TEKSTFRAGMENT:
* * *

Rabbijn I. Maarsen

Geen lofliederen op de oorlog

Het Hebreeuwse woord sjalom is verwant met sjaleem: compleet, volmaakt zijn. Het is een toestand van volmaakte harmonie, de noodzakelijke voorwaarde voor geluk, zowel voor de mens als voor de kosmos, geen plekje uitgezonderd.
Wanneer de volksgroet iets zegt over de volksaard, dan geeft de populaire groet sjalom aan hoe belangrijk vrede voor het Joodse volk is.

 
Tevergeefs zoekt men in de Schrift naar lofliederen op de oorlog. Wel vindt men er lofzangen aan God na behaalde overwinningen. Ook treft men er geen lofliederen aan die de lichaamskracht bezingen, zoals bij de Griekse held Heracles. “Hij vindt geen vreugde in de kracht van het paard of schept behagen in de spierkracht van de man.” Psalm 147:10
Zeker, het Joodse volk mag trots zijn op de Makkabeeën, maar dat was een strijd om de verdediging van geestelijke goederen.

 

De bewoners van het oude Kanaän

Ook de strijd tegen de bewoners van het oude Kanaän was een strijd om het behoud van het geestelijke goed van het monotheïsme. Het was gericht op de beteugeling van het afschuwelijke heidendom met zijn beestachtige afgoderij en liederlijke uitspattingen. Maar zelfs in die strijd wordt moest eerst de vrede gezocht worden: “Wanneer u een stad nadert om ertegen te strijden, moet u haar vrede aanbieden. (Deut. 20:10)” Alleen moest de afgoderij worden opgegeven en de zeven Noachitische geboden aanvaard. Helaas was er, op de inwoners van Gibeon na, geen enkele stad die vrede sloot met de Israëlieten (Jozua 11:19).

* * *

VASTGELEGDE GEGEVENS:

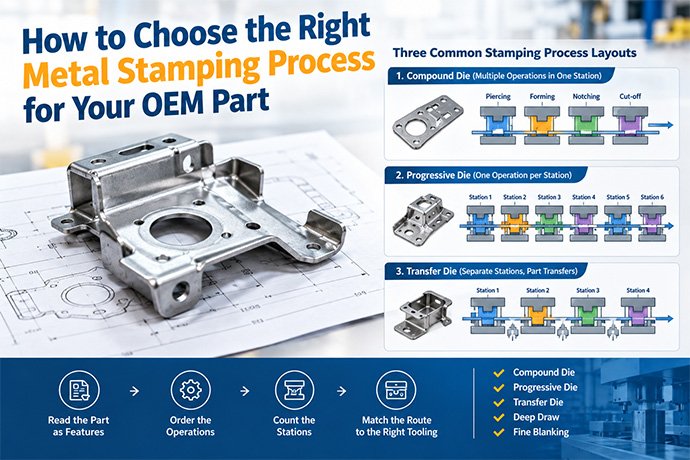 How to Choose the Right Metal Stamping Process for Your OEM Part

* * *

VRAGEN EN OPDRACHTEN:
**a.** Met welk Hebreeuws woord is sjalom volgens de tekst over sjalom en oorlog verwant?
**b.** Zet alstublieft de tekst over sjalom en oorlog voort, aansluitend op de laatste zin.

UITWERKINGEN:
**a.** Met sjaleem, dat compleet of volmaakt zijn betekent.

**b.**
Volgens een andere traditie werden alle bewoners van Kanaän in de gelegenheid gesteld om het land te verlaten. Alleen de Girgasieten deden dit (dit wordt wel afgeleid uit het feit dat er in de Bijbel weinig over hun lot te vinden is, red.).
Deze vredesgedachte in de noodzakelijke oorlogstoestand klinkt wel wat anders dan de overtuiging van de Griekse filosoof Heraclitus: “Oorlog is de vader van alles.”

 

Het vredesideaal van de profeten

Volgens de Joodse levensbeschouwing is vrede de brenger van alle zegen.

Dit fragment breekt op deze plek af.